Meeting the definition of standard risk or high risk Fanconi anemia as defined in the next two sections:

• Standard risk patients must be <18 years of age with a diagnosis of Fanconi anemia with aplastic anemia (AA), myelodysplastic syndrome without excess blasts, or high risk genotype as defined below:

  • Aplastic anemia is defined as having at least one of the following when not receiving growth factors or transfusions:

    • platelet count <20 * 10^9/L
    • ANC <5 * 10^8/L
    • Hemoglobin <8 g/dL
  • Myelodysplastic syndrome (MDS) with multilineage dysplasia with or without chromosomal anomalies
  • High risk genotype (e.g. IVS-4 or exon 14 FANCC mutations, or BRCA1 or 2 mutations)

• High risk patients must have one or more of the following high risk features:

  • Advanced MDS (≥ 5% blast) or acute leukemia
  • History at any time of systemic fungal or gram negative infection
  • Severe renal disease with a creatinine clearance <40 mL/min
  • Age > 18 years
• Very high risk patients must have Advanced MDS (≥ 5% blast) or acute leukemia after initial hematopoietic stem cell transplant (HSCT)
• Patients must have an appropriate source of stem cells. Patients and donors will be typed for HLA-A, B, C and DRB1 using high resolution molecular typing.

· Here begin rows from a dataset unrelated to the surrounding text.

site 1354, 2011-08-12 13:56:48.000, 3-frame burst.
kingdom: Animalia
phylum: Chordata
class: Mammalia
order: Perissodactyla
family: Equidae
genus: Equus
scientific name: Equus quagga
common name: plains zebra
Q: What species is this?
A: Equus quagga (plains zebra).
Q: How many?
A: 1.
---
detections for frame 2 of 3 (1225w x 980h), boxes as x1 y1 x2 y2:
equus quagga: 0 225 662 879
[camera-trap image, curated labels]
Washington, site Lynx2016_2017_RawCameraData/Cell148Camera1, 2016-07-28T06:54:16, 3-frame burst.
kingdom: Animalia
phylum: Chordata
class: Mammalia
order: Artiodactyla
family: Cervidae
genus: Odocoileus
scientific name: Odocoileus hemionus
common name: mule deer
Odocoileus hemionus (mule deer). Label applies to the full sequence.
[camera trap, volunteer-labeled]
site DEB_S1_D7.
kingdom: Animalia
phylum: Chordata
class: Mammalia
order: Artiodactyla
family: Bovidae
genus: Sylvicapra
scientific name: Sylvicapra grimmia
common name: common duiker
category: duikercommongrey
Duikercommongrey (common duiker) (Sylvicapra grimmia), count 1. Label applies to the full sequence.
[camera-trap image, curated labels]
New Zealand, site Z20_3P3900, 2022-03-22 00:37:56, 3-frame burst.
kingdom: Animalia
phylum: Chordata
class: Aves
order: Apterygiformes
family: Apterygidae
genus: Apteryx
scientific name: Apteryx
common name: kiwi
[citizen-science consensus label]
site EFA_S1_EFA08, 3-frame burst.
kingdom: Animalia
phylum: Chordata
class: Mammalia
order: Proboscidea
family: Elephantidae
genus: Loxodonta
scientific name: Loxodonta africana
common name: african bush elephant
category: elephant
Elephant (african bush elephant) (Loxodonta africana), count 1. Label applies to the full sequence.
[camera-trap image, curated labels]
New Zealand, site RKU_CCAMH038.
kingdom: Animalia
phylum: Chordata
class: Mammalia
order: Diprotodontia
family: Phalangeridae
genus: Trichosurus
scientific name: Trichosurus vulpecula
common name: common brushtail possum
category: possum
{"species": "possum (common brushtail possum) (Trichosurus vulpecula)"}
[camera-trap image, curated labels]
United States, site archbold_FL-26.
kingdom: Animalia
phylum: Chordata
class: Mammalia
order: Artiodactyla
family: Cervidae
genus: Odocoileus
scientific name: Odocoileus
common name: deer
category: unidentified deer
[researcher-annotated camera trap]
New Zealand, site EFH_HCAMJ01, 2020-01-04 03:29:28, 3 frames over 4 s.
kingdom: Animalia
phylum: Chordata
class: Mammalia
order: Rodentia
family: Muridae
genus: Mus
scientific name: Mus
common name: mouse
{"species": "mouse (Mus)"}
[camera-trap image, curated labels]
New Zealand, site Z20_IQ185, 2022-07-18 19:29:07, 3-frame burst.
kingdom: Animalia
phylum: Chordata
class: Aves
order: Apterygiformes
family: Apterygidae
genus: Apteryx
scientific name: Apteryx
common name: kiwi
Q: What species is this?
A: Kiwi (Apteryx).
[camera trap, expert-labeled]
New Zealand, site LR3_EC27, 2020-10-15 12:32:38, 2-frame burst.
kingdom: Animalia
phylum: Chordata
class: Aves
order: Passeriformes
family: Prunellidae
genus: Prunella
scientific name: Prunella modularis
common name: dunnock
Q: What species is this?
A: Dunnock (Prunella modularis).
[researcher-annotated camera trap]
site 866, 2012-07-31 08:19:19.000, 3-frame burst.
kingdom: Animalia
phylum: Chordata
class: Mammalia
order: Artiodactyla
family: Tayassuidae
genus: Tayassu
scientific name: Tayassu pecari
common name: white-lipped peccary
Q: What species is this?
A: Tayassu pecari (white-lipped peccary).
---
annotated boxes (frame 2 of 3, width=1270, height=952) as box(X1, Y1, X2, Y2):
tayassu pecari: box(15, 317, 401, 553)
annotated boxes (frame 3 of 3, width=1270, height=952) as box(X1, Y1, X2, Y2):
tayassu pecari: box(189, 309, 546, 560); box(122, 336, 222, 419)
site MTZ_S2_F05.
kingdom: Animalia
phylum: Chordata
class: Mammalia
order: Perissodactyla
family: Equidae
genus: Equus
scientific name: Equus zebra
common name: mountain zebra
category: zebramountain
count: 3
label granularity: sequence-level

• Adequate major organ function including:

  • Cardiac: ejection fraction >45%
  • Hepatic: bilirubin, AST or ALT, ALP <5 x normal
  • Karnofsky performance status >70% or Lansky >50 (if < 16 years of age)
• Women of child-bearing age must be using adequate birth control and have a negative pregnancy test.
• Written consent.

Exclusion Criteria:

• Available HLA-genotypically identical related donor in standard risk patients.
• Active central nervous system (CNS) leukemia at time of study enrollment.
• History of squamous cell carcinoma of the head/neck/cervix within previous 2 years.
• Prior radiation therapy that prevents further total body irradiation (TBI).